The combination of anti-immigrant and pronatalist policies represent an attempt to forcibly alter the country's population future. Ultimately, both amount to foolish bullying by individuals filled with hatred who unintentionally demonstrate that their assertions of being better must be based on skin color and sex; absent these categories, their positions devolve into meaningless idiocy.
A lot of the reasoning offered by the Trump team does not match up with observable realities and actual outcomes. For example, maritime attacks in the southern Caribbean often target small vessels not confirmed to be transporting drugs and not able of making it to the United States. Similarly, Venezuela's role in fentanyl trafficking is minimal, and its involvement with cocaine is far less than that of neighboring countries on the continent.

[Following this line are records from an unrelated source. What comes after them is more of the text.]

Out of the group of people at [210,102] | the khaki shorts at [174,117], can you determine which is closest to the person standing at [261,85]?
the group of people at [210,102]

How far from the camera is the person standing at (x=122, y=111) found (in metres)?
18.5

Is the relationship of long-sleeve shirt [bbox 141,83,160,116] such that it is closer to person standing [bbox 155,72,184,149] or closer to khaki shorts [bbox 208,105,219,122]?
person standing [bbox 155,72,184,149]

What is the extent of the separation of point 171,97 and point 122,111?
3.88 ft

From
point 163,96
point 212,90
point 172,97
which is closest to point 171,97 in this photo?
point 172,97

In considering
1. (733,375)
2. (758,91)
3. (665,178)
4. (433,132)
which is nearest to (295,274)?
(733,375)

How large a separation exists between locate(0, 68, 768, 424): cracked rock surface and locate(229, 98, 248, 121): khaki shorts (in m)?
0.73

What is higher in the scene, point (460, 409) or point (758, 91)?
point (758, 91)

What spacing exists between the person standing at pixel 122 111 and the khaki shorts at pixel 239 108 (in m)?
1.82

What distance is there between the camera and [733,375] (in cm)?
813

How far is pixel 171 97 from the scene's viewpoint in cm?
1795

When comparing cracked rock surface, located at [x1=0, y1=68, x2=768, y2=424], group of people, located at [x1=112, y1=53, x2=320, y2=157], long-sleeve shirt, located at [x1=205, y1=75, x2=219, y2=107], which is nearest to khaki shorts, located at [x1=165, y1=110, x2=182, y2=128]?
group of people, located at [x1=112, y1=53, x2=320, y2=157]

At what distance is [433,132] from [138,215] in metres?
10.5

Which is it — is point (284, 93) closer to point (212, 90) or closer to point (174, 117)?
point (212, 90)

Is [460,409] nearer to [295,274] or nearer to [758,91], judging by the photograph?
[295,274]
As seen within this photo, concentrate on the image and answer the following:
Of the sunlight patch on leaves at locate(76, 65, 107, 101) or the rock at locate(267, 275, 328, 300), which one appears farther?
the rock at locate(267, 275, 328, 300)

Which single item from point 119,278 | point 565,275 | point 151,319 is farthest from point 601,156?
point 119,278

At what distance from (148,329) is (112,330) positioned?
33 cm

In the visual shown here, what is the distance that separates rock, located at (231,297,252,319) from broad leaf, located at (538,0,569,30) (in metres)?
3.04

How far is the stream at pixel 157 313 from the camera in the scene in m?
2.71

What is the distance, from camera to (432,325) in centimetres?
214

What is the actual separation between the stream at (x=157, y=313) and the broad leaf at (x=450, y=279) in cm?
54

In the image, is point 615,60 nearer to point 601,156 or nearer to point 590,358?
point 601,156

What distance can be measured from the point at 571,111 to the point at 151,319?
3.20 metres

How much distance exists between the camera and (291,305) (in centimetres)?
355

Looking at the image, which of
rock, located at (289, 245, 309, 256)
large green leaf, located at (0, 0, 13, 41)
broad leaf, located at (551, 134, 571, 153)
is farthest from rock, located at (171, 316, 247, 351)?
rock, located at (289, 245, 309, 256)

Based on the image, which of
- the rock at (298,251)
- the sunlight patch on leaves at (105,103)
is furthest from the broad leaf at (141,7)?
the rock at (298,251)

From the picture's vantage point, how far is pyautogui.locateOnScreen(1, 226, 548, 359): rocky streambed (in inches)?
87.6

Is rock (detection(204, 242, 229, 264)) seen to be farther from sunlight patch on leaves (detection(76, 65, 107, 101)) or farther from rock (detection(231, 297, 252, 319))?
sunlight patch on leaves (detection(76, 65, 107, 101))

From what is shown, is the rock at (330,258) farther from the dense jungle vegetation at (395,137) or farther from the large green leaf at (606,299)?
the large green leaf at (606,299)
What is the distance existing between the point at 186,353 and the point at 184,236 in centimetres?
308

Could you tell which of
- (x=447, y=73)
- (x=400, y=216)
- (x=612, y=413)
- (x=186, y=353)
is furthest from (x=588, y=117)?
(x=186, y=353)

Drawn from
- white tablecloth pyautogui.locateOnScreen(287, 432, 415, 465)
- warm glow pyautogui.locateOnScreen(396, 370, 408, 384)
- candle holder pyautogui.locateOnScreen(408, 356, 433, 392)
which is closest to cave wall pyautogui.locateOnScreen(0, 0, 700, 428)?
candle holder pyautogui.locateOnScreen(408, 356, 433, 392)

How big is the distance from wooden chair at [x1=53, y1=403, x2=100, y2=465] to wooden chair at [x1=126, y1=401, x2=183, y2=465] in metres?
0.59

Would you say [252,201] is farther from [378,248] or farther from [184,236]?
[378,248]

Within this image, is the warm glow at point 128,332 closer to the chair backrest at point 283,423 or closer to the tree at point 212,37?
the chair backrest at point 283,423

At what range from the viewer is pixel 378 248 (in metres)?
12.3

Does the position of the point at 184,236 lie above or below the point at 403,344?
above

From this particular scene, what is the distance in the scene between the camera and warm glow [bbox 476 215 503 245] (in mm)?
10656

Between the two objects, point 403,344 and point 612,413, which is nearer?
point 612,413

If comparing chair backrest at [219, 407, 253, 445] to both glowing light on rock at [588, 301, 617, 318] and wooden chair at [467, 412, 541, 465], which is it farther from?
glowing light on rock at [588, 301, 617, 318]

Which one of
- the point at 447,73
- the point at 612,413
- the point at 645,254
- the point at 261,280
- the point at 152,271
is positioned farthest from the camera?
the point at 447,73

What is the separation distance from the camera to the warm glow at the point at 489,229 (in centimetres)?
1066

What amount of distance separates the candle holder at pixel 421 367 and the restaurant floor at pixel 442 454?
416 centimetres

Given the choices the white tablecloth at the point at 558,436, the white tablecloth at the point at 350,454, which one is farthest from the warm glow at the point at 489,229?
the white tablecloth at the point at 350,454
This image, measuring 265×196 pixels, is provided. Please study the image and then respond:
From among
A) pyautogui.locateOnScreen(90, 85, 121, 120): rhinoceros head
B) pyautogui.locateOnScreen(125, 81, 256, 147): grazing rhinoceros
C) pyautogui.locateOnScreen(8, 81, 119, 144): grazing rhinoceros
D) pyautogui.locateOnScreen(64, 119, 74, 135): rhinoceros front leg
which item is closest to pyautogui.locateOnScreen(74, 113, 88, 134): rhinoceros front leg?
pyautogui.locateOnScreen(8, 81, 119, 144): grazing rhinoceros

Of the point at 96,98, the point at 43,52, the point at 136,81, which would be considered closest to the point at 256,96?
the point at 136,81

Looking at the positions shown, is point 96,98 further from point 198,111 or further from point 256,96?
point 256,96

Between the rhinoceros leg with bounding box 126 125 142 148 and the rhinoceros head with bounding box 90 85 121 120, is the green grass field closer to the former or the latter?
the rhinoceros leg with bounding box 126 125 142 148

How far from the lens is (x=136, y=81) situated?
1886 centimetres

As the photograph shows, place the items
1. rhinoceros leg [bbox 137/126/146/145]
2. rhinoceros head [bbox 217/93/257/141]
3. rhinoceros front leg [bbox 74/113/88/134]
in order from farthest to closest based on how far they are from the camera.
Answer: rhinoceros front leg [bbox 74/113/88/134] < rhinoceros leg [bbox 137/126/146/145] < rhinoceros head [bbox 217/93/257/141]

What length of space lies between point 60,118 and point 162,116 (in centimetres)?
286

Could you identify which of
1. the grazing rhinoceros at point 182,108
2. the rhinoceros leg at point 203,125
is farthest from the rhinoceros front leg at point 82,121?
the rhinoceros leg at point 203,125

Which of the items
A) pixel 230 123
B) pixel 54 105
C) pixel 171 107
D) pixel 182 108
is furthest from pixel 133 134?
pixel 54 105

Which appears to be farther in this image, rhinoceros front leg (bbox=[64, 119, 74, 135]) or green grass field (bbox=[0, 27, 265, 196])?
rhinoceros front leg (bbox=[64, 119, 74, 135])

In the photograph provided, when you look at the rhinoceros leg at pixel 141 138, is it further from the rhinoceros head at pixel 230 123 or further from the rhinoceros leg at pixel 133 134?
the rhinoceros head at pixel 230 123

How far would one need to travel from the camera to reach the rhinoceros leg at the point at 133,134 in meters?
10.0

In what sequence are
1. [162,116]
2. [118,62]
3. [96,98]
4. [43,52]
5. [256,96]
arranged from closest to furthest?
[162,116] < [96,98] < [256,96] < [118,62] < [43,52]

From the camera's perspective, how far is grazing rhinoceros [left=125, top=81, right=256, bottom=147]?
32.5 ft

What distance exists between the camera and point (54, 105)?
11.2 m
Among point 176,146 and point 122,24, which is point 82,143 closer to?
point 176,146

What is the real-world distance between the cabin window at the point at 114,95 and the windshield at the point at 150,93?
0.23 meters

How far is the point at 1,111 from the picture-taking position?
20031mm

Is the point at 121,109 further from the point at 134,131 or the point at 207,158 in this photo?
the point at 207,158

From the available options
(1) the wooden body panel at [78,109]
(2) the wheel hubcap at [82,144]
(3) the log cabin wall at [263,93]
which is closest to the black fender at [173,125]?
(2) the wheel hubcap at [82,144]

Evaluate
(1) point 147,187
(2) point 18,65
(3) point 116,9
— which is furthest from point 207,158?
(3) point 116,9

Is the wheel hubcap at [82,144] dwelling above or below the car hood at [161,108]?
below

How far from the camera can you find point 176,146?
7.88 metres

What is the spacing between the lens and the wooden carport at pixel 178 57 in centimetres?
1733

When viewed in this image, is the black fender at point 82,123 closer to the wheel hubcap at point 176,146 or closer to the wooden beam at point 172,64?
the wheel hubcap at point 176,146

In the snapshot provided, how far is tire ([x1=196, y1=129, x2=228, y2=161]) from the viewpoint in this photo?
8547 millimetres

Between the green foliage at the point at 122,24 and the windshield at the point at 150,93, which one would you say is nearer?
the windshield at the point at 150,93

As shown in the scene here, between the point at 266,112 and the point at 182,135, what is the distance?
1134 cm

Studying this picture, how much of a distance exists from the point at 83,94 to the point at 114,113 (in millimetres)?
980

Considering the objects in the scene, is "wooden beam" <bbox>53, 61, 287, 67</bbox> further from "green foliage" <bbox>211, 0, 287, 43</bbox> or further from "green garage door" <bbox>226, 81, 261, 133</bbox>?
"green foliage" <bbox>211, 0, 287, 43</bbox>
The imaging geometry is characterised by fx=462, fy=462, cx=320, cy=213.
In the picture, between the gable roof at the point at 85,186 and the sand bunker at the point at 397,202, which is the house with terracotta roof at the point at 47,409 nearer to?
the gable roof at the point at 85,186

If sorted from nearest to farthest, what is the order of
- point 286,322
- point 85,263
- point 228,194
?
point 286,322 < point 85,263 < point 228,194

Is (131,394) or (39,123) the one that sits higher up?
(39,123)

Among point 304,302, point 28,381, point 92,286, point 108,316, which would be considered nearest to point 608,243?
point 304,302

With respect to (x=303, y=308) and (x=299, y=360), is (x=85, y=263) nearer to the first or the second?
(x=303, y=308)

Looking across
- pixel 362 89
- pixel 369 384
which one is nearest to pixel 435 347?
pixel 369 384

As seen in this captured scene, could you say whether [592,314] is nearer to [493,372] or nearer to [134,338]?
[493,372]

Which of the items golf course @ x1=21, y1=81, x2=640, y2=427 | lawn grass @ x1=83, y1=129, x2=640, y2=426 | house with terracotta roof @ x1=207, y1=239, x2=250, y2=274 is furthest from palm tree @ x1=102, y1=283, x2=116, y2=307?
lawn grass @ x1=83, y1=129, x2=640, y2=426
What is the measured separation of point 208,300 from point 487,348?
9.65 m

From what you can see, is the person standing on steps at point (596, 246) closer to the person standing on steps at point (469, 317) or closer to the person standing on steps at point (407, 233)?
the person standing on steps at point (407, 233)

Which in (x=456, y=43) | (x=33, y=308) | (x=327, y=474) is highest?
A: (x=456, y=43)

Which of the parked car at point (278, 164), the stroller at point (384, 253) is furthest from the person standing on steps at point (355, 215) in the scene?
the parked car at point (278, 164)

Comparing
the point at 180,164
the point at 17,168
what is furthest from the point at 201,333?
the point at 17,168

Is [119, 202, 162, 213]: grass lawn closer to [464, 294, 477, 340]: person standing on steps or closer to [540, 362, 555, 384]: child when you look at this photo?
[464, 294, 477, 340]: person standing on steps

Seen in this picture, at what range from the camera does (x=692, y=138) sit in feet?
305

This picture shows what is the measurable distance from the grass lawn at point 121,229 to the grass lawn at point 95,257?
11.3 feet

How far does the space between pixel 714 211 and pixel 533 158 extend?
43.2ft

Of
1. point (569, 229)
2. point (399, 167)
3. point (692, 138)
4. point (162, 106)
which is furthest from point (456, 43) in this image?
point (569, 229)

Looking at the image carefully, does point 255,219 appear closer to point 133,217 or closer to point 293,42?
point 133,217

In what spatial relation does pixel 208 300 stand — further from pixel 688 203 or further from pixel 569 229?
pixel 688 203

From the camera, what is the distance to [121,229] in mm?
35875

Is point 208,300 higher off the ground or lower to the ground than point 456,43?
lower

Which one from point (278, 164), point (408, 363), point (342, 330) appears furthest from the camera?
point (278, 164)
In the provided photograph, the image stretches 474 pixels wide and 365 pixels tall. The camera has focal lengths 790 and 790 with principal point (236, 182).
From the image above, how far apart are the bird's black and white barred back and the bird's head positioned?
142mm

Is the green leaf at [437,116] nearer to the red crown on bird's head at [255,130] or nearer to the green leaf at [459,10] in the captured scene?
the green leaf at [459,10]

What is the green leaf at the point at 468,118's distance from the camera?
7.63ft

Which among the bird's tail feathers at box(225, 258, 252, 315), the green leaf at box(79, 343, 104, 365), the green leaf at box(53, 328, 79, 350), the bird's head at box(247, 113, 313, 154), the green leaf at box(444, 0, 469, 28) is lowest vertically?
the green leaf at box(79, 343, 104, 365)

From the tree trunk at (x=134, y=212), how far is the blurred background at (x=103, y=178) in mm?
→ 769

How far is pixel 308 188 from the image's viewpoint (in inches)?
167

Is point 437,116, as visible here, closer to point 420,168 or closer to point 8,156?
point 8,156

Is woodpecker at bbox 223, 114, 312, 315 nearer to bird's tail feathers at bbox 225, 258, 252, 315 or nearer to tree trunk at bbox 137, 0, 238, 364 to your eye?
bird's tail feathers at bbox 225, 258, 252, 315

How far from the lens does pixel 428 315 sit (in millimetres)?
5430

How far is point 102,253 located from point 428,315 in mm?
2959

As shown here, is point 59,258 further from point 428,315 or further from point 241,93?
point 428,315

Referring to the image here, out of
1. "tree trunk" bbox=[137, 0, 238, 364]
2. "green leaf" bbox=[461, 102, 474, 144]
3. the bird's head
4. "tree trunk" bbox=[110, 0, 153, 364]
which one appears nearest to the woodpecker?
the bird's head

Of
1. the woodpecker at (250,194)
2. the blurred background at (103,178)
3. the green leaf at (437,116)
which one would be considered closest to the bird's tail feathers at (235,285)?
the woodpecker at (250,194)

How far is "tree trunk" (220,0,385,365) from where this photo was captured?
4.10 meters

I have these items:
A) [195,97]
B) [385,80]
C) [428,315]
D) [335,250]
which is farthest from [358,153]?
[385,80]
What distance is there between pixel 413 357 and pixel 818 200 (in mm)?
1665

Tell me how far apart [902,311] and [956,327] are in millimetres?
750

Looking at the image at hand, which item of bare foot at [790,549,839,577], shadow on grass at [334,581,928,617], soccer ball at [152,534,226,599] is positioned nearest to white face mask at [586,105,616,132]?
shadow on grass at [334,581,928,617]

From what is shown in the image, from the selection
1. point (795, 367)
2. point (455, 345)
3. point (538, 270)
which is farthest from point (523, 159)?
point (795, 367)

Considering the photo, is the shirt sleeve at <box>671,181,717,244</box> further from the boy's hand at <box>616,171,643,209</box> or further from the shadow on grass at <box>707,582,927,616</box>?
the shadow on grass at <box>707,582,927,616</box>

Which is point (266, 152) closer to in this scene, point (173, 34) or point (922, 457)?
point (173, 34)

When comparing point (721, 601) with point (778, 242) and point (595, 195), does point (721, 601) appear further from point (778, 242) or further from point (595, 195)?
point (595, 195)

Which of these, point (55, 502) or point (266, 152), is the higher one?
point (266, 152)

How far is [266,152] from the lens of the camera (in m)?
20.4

The administration's stance extends to environmental policy, with a dismissal of "climate change ideology" and "Net Zero goals." An emotional attachment to coal and oil, especially coal mining, resulting in measures that force communities to invest in outdated and polluting power sources while undermining affordable, clean alternatives. Concurrently, health officials have advanced unscientific nutritional plans while weakening general public health safeguards.
The core premise of the anti-immigrant offensive is that people of color born abroad are threatening outsiders. However, across the nation—in cities like L.A. and Charlotte, from Chicago to Portland—it is the administration's own agents, the ICE and Border Patrol officers, whom many residents perceive as the dangerous and hostile interlopers.
No symbol is more powerful of the widespread rejection of these tactics than the countless individuals mobilizing, demonstrating, risking safety and arrest to protect their communities. Municipality after municipality has risen up in defense of its residents. All the insults or intimidation can alter this fundamental truth.